Intergenerational Trauma and Racial Injustice

This injustice doesn’t end with the first generation. The children and grandchildren of Windrush victims carry the weight of these experiences too – what psychologists call intergenerational trauma. Racism is not just an external force; it seeps into family life, shaping how people see themselves and their futures. The stress of discrimination, exclusion, and loss affects not only mental wellbeing but also physical health outcomes over generations, as Centre for Mental Health’s briefing A Constant Battle so powerfully showed. For older members of the Windrush generation, many now in their 70s and 80s, the psychological toll is compounded by isolation, financial insecurity, and physical ill health. They were promised security and citizenship – and instead, they have spent their later years fighting to prove their right to exist in the country they call home.

This is why I have called for a Windrush Covenant – inspired by the Armed Forces Covenant, which recognises the duty of care owed to veterans who have suffered physical injury or trauma in service of the nation. Like those who have served in the armed forces, the Windrush generation and their descendants have served Britain – in hospitals, transport, factories, and public life. They too have borne invisible wounds in the line of that service. A Windrush Covenant would be a formal and enduring commitment by government and public institutions to ensure that those harmed by the scandal – and future generations – receive lasting recognition, protection and support. It would embed trauma‑informed practice across services, guarantee independent oversight of compensation and redress, and affirm the nation’s responsibility to safeguard the dignity and wellbeing of the Windrush generation and their families.

The recent Home Office announcement – even as partial changes to the compensation scheme are finally being implemented such as offering victims 75% of their compensation upfront and expanding payments to cover lost pension contributions – show the fundamental issues that remain.
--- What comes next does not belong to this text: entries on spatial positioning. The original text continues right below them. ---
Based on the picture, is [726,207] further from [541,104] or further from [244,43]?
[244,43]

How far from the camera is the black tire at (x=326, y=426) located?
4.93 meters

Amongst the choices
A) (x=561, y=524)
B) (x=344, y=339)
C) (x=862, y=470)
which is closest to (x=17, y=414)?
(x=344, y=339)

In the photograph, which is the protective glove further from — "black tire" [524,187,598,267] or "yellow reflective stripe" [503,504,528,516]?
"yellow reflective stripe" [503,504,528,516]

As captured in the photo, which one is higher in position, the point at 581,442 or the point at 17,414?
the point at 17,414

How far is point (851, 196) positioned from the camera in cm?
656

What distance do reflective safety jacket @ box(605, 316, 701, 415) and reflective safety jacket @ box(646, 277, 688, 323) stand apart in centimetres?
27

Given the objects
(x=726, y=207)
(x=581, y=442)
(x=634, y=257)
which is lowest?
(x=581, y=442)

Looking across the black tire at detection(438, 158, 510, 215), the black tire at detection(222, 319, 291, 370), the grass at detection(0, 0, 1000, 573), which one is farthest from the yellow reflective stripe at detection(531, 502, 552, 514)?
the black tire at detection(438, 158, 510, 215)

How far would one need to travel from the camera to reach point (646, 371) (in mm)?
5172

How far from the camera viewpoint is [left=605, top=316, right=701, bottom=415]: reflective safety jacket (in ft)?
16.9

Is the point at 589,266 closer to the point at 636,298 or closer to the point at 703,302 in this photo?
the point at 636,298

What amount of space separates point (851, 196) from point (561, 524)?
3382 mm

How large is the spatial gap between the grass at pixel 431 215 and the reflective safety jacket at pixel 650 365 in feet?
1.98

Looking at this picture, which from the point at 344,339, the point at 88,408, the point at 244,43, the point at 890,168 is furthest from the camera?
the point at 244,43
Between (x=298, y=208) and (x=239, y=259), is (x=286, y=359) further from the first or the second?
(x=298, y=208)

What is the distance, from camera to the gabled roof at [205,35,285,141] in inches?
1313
In a remarkable public admission, the new Home Secretary Shabana Mahmood recently conceded that the Home Office is “not yet fit for purpose”, effectively acknowledging the department’s failure to deliver timely justice and the ongoing trauma inflicted on Windrush victims. Mahmood described the scandal as a “shameful stain” on British history and vowed to “leave no stone unturned” until everyone affected receives the justice they deserve.

Her candour has only amplified rising calls to remove the compensation scheme from the Home Office entirely and to establish a fully independent, judge-led public inquiry into the scandal – a step campaigners (myself included) have long argued is necessary to truly reckon with this injustice and ensure it is never repeated. Only by marrying honest accountability with concrete action can we begin to repair the damage, deliver the compensation and care still owed, and finally turn this painful page in our nation’s history.

We can’t undo the suffering caused by the Windrush scandal. But we can create a covenant of care, justice, and respect – one that ensures this never happens again, and that those who suffered are not left to carry their pain alone. The Windrush generation came here to rebuild Britain after the war. The least we can do now is help rebuild their trust, dignity, and wellbeing in return.


Professor Patrick Vernon OBE is Engagement Ambassador for NHS Birmingham and Solihull NHS Integrated Care Board (BSol ICB) having served as the ICB’s Chair from January 2023 to October 2025. He is also Chair of the Walsall Together Partnership Board and a broadcaster, public speaker and writer on healthcare, cultural heritage and race.